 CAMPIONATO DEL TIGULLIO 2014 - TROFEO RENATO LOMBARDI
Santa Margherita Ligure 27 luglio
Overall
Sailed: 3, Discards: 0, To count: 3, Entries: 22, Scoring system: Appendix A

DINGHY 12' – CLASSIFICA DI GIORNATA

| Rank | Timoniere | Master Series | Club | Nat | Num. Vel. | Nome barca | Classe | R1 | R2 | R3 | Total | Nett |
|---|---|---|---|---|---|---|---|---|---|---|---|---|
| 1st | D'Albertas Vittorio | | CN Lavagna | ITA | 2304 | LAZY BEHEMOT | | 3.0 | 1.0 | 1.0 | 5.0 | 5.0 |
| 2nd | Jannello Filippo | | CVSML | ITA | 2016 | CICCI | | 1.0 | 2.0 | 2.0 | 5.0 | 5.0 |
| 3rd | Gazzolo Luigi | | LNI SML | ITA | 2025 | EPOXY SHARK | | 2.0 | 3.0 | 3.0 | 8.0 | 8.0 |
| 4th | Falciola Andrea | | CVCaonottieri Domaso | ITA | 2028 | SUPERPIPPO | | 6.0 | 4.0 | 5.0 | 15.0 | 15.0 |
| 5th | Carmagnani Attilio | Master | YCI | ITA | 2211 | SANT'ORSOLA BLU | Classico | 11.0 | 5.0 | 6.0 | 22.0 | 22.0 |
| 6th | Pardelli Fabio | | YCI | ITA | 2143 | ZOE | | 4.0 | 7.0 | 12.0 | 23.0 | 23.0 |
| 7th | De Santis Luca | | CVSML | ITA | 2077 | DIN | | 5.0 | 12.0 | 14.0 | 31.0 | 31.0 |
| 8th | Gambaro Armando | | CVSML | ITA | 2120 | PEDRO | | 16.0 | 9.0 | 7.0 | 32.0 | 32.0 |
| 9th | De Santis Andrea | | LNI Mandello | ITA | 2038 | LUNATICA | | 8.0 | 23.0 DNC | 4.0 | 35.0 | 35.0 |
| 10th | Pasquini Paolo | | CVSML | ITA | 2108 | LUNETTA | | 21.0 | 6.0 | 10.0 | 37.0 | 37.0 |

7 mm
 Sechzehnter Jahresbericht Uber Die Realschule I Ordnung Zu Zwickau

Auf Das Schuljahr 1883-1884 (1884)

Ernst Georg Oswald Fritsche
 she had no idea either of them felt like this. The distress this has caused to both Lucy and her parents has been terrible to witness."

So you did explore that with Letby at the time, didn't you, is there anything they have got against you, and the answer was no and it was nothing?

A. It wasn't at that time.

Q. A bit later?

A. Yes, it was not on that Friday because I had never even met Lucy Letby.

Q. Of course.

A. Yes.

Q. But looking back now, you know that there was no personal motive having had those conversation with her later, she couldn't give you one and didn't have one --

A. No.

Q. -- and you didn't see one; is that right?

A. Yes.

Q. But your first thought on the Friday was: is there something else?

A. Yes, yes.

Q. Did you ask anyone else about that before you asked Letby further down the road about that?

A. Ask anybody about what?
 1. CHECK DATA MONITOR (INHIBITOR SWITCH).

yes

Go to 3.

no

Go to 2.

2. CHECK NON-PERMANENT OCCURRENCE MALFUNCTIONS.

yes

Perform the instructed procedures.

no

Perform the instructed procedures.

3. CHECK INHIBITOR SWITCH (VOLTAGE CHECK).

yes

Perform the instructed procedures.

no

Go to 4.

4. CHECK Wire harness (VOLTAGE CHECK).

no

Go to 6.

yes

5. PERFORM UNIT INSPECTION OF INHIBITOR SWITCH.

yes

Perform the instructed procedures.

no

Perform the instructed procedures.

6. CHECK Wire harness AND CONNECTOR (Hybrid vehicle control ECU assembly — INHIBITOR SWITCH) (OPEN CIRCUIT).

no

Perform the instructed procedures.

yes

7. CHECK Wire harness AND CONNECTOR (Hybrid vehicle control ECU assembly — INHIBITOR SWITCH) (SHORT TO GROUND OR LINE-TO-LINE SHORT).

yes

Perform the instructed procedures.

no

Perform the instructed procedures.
++++++++++++++++++++
Retype all of the data exactly, so that nothing differs from what is given.

 CAMPIONATO DEL TIGULLIO 2014 - TROFEO RENATO LOMBARDI
Santa Margherita Ligure 27 luglio
Overall
Sailed: 3, Discards: 0, To count: 3, Entries: 22, Scoring system: Appendix A

DINGHY 12' – CLASSIFICA DI GIORNATA

| Rank | Timoniere | Master Series | Club | Nat | Num. Vel. | Nome barca | Classe | R1 | R2 | R3 | Total | Nett |
|---|---|---|---|---|---|---|---|---|---|---|---|---|
| 1st | D'Albertas Vittorio | | CN Lavagna | ITA | 2304 | LAZY BEHEMOT | | 3.0 | 1.0 | 1.0 | 5.0 | 5.0 |
| 2nd | Jannello Filippo | | CVSML | ITA | 2016 | CICCI | | 1.0 | 2.0 | 2.0 | 5.0 | 5.0 |
| 3rd | Gazzolo Luigi | | LNI SML | ITA | 2025 | EPOXY SHARK | | 2.0 | 3.0 | 3.0 | 8.0 | 8.0 |
| 4th | Falciola Andrea | | CVCaonottieri Domaso | ITA | 2028 | SUPERPIPPO | | 6.0 | 4.0 | 5.0 | 15.0 | 15.0 |
| 5th | Carmagnani Attilio | Master | YCI | ITA | 2211 | SANT'ORSOLA BLU | Classico | 11.0 | 5.0 | 6.0 | 22.0 | 22.0 |
| 6th | Pardelli Fabio | | YCI | ITA | 2143 | ZOE | | 4.0 | 7.0 | 12.0 | 23.0 | 23.0 |
| 7th | De Santis Luca | | CVSML | ITA | 2077 | DIN | | 5.0 | 12.0 | 14.0 | 31.0 | 31.0 |
| 8th | Gambaro Armando | | CVSML | ITA | 2120 | PEDRO | | 16.0 | 9.0 | 7.0 | 32.0 | 32.0 |
| 9th | De Santis Andrea | | LNI Mandello | ITA | 2038 | LUNATICA | | 8.0 | 23.0 DNC | 4.0 | 35.0 | 35.0 |
| 10th | Pasquini Paolo | | CVSML | ITA | 2108 | LUNETTA | | 21.0 | 6.0 | 10.0 | 37.0 | 37.0 |

7 mm
 Sechzehnter Jahresbericht Uber Die Realschule I Ordnung Zu Zwickau

Auf Das Schuljahr 1883-1884 (1884)

Ernst Georg Oswald Fritsche
 she had no idea either of them felt like this. The distress this has caused to both Lucy and her parents has been terrible to witness."

So you did explore that with Letby at the time, didn't you, is there anything they have got against you, and the answer was no and it was nothing?

A. It wasn't at that time.

Q. A bit later?

A. Yes, it was not on that Friday because I had never even met Lucy Letby.

Q. Of course.

A. Yes.

Q. But looking back now, you know that there was no personal motive having had those conversation with her later, she couldn't give you one and didn't have one --

A. No.

Q. -- and you didn't see one; is that right?

A. Yes.

Q. But your first thought on the Friday was: is there something else?

A. Yes, yes.

Q. Did you ask anyone else about that before you asked Letby further down the road about that?

A. Ask anybody about what?
 1. CHECK DATA MONITOR (INHIBITOR SWITCH).

yes

Go to 3.

no

Go to 2.

2. CHECK NON-PERMANENT OCCURRENCE MALFUNCTIONS.

yes

Perform the instructed procedures.

no

Perform the instructed procedures.

3. CHECK INHIBITOR SWITCH (VOLTAGE CHECK).

yes

Perform the instructed procedures.

no

Go to 4.

4. CHECK Wire harness (VOLTAGE CHECK).

no

Go to 6.

yes

5. PERFORM UNIT INSPECTION OF INHIBITOR SWITCH.

yes

Perform the instructed procedures.

no

Perform the instructed procedures.

6. CHECK Wire harness AND CONNECTOR (Hybrid vehicle control ECU assembly — INHIBITOR SWITCH) (OPEN CIRCUIT).

no

Perform the instructed procedures.

yes

7. CHECK Wire harness AND CONNECTOR (Hybrid vehicle control ECU assembly — INHIBITOR SWITCH) (SHORT TO GROUND OR LINE-TO-LINE SHORT).

yes

Perform the instructed procedures.

no

Perform the instructed procedures.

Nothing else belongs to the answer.